------ Source material ------
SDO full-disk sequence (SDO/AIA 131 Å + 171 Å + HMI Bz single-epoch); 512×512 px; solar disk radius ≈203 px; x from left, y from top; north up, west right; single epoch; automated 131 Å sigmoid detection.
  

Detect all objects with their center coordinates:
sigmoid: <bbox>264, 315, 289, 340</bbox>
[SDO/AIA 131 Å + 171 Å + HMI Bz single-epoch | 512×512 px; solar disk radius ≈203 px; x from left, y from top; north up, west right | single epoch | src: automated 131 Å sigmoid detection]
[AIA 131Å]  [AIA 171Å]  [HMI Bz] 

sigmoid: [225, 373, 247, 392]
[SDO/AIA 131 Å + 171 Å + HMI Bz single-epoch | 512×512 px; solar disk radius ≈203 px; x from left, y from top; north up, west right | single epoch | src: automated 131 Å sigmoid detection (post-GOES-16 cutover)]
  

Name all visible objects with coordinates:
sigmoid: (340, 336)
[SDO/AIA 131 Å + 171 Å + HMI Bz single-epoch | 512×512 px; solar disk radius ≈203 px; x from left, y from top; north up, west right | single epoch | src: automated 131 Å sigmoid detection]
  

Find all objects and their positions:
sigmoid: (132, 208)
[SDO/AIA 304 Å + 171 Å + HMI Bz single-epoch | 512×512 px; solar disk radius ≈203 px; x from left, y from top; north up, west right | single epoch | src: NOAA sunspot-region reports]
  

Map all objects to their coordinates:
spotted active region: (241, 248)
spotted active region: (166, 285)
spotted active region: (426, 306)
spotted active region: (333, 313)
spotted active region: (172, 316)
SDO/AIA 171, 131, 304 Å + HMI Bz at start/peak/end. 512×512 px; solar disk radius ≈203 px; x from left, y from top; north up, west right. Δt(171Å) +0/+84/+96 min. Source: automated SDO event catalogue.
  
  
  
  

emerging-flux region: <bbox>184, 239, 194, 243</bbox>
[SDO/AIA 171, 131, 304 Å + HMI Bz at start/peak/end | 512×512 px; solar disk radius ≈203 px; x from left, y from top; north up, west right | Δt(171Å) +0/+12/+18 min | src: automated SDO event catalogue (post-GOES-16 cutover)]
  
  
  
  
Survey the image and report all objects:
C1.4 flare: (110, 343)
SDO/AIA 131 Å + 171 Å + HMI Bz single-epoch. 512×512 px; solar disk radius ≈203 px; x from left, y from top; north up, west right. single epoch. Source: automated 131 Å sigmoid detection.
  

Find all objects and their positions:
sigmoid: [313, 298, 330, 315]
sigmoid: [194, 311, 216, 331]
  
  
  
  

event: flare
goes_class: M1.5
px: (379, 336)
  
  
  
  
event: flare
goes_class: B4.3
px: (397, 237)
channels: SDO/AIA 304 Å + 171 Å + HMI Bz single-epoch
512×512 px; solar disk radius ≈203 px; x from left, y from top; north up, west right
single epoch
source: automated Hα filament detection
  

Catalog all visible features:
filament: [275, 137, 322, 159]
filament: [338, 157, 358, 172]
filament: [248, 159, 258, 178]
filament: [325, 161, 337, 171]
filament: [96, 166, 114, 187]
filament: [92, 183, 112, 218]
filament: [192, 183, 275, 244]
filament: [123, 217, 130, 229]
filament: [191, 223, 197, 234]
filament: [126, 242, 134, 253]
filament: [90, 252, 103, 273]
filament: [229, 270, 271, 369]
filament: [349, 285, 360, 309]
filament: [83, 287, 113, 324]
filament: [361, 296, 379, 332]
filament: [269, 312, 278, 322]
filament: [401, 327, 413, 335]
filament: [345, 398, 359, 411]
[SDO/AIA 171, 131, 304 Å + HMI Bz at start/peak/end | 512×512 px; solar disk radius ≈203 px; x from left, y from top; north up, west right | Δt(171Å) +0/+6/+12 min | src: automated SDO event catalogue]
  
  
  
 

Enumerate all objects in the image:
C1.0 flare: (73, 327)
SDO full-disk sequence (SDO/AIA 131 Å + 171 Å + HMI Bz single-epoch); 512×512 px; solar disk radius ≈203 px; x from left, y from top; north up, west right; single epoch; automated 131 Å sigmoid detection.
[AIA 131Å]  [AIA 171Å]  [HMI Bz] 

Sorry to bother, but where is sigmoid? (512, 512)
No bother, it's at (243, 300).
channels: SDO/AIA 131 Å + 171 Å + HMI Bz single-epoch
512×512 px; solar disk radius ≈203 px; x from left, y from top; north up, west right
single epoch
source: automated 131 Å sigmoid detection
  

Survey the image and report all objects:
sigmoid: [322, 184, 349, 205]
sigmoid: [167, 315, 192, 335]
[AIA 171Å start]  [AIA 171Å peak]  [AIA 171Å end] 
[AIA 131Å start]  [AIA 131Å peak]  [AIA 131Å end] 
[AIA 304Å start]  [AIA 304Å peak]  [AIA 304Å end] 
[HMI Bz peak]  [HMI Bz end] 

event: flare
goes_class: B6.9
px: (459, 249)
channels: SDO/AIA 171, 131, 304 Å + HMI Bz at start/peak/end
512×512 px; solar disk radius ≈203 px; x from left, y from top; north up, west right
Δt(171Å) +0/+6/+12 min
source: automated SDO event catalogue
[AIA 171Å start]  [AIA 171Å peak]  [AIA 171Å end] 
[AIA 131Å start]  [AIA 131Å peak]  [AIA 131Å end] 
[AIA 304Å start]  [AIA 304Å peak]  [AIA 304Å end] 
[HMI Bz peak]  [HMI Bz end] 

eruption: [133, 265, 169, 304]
------
To do> Every record above needs to be restated exactly.

Reply>
SDO full-disk sequence (SDO/AIA 131 Å + 171 Å + HMI Bz single-epoch); 512×512 px; solar disk radius ≈203 px; x from left, y from top; north up, west right; single epoch; automated 131 Å sigmoid detection.
  

Detect all objects with their center coordinates:
sigmoid: <bbox>264, 315, 289, 340</bbox>
[SDO/AIA 131 Å + 171 Å + HMI Bz single-epoch | 512×512 px; solar disk radius ≈203 px; x from left, y from top; north up, west right | single epoch | src: automated 131 Å sigmoid detection]
[AIA 131Å]  [AIA 171Å]  [HMI Bz] 

sigmoid: [225, 373, 247, 392]
[SDO/AIA 131 Å + 171 Å + HMI Bz single-epoch | 512×512 px; solar disk radius ≈203 px; x from left, y from top; north up, west right | single epoch | src: automated 131 Å sigmoid detection (post-GOES-16 cutover)]
  

Name all visible objects with coordinates:
sigmoid: (340, 336)
[SDO/AIA 131 Å + 171 Å + HMI Bz single-epoch | 512×512 px; solar disk radius ≈203 px; x from left, y from top; north up, west right | single epoch | src: automated 131 Å sigmoid detection]
  

Find all objects and their positions:
sigmoid: (132, 208)
[SDO/AIA 304 Å + 171 Å + HMI Bz single-epoch | 512×512 px; solar disk radius ≈203 px; x from left, y from top; north up, west right | single epoch | src: NOAA sunspot-region reports]
  

Map all objects to their coordinates:
spotted active region: (241, 248)
spotted active region: (166, 285)
spotted active region: (426, 306)
spotted active region: (333, 313)
spotted active region: (172, 316)
SDO/AIA 171, 131, 304 Å + HMI Bz at start/peak/end. 512×512 px; solar disk radius ≈203 px; x from left, y from top; north up, west right. Δt(171Å) +0/+84/+96 min. Source: automated SDO event catalogue.
  
  
  
  

emerging-flux region: <bbox>184, 239, 194, 243</bbox>
[SDO/AIA 171, 131, 304 Å + HMI Bz at start/peak/end | 512×512 px; solar disk radius ≈203 px; x from left, y from top; north up, west right | Δt(171Å) +0/+12/+18 min | src: automated SDO event catalogue (post-GOES-16 cutover)]
  
  
  
  
Survey the image and report all objects:
C1.4 flare: (110, 343)
SDO/AIA 131 Å + 171 Å + HMI Bz single-epoch. 512×512 px; solar disk radius ≈203 px; x from left, y from top; north up, west right. single epoch. Source: automated 131 Å sigmoid detection.
  

Find all objects and their positions:
sigmoid: [313, 298, 330, 315]
sigmoid: [194, 311, 216, 331]
  
  
  
  

event: flare
goes_class: M1.5
px: (379, 336)
  
  
  
  
event: flare
goes_class: B4.3
px: (397, 237)
channels: SDO/AIA 304 Å + 171 Å + HMI Bz single-epoch
512×512 px; solar disk radius ≈203 px; x from left, y from top; north up, west right
single epoch
source: automated Hα filament detection
  

Catalog all visible features:
filament: [275, 137, 322, 159]
filament: [338, 157, 358, 172]
filament: [248, 159, 258, 178]
filament: [325, 161, 337, 171]
filament: [96, 166, 114, 187]
filament: [92, 183, 112, 218]
filament: [192, 183, 275, 244]
filament: [123, 217, 130, 229]
filament: [191, 223, 197, 234]
filament: [126, 242, 134, 253]
filament: [90, 252, 103, 273]
filament: [229, 270, 271, 369]
filament: [349, 285, 360, 309]
filament: [83, 287, 113, 324]
filament: [361, 296, 379, 332]
filament: [269, 312, 278, 322]
filament: [401, 327, 413, 335]
filament: [345, 398, 359, 411]
[SDO/AIA 171, 131, 304 Å + HMI Bz at start/peak/end | 512×512 px; solar disk radius ≈203 px; x from left, y from top; north up, west right | Δt(171Å) +0/+6/+12 min | src: automated SDO event catalogue]
  
  
  
 

Enumerate all objects in the image:
C1.0 flare: (73, 327)
SDO full-disk sequence (SDO/AIA 131 Å + 171 Å + HMI Bz single-epoch); 512×512 px; solar disk radius ≈203 px; x from left, y from top; north up, west right; single epoch; automated 131 Å sigmoid detection.
[AIA 131Å]  [AIA 171Å]  [HMI Bz] 

Sorry to bother, but where is sigmoid? (512, 512)
No bother, it's at (243, 300).
channels: SDO/AIA 131 Å + 171 Å + HMI Bz single-epoch
512×512 px; solar disk radius ≈203 px; x from left, y from top; north up, west right
single epoch
source: automated 131 Å sigmoid detection
  

Survey the image and report all objects:
sigmoid: [322, 184, 349, 205]
sigmoid: [167, 315, 192, 335]
[AIA 171Å start]  [AIA 171Å peak]  [AIA 171Å end] 
[AIA 131Å start]  [AIA 131Å peak]  [AIA 131Å end] 
[AIA 304Å start]  [AIA 304Å peak]  [AIA 304Å end] 
[HMI Bz peak]  [HMI Bz end] 

event: flare
goes_class: B6.9
px: (459, 249)
channels: SDO/AIA 171, 131, 304 Å + HMI Bz at start/peak/end
512×512 px; solar disk radius ≈203 px; x from left, y from top; north up, west right
Δt(171Å) +0/+6/+12 min
source: automated SDO event catalogue
[AIA 171Å start]  [AIA 171Å peak]  [AIA 171Å end] 
[AIA 131Å start]  [AIA 131Å peak]  [AIA 131Å end] 
[AIA 304Å start]  [AIA 304Å peak]  [AIA 304Å end] 
[HMI Bz peak]  [HMI Bz end] 

eruption: [133, 265, 169, 304]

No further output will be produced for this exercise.